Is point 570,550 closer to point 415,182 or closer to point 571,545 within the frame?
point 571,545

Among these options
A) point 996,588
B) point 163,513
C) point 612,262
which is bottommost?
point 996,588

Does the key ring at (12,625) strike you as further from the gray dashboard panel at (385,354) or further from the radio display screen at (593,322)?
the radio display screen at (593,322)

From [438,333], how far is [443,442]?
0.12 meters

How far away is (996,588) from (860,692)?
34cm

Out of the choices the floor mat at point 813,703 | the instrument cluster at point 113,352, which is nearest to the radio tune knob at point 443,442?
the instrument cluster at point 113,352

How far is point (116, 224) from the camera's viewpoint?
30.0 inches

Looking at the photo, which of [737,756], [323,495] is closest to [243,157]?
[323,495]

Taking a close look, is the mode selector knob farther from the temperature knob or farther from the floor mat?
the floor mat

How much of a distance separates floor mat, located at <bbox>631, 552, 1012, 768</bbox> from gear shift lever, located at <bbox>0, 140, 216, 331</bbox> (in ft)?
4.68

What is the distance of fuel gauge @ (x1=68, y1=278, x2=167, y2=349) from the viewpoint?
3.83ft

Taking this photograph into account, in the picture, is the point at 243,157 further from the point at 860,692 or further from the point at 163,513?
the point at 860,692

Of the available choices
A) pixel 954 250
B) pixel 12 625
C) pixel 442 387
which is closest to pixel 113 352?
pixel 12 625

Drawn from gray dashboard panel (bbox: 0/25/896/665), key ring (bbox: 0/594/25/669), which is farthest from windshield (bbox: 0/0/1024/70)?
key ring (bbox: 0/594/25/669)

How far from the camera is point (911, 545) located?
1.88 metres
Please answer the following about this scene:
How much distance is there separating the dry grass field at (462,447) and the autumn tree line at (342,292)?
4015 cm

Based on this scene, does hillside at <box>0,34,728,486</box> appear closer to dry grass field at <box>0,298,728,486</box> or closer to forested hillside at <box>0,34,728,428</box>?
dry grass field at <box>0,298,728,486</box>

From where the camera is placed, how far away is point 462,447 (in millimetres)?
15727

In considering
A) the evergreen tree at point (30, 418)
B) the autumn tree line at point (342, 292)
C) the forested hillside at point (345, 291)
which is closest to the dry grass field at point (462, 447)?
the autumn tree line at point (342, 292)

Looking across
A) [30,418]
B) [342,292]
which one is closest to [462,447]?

---+---

- **Stated problem**: Copy out, exactly, the part of the records that begins with the line containing "Based on this" and continues through the final line of the records.

- **Task output**:
Based on this scene, does hillside at <box>0,34,728,486</box> appear closer to dry grass field at <box>0,298,728,486</box> or closer to forested hillside at <box>0,34,728,428</box>?
dry grass field at <box>0,298,728,486</box>

From where the camera is placed, how far away is point 462,447 (in millimetres)?
15727

In considering
A) the evergreen tree at point (30, 418)
B) the autumn tree line at point (342, 292)
C) the forested hillside at point (345, 291)
which is closest to the dry grass field at point (462, 447)?
the autumn tree line at point (342, 292)

Looking across
A) [30,418]
B) [342,292]
which one is closest to [462,447]?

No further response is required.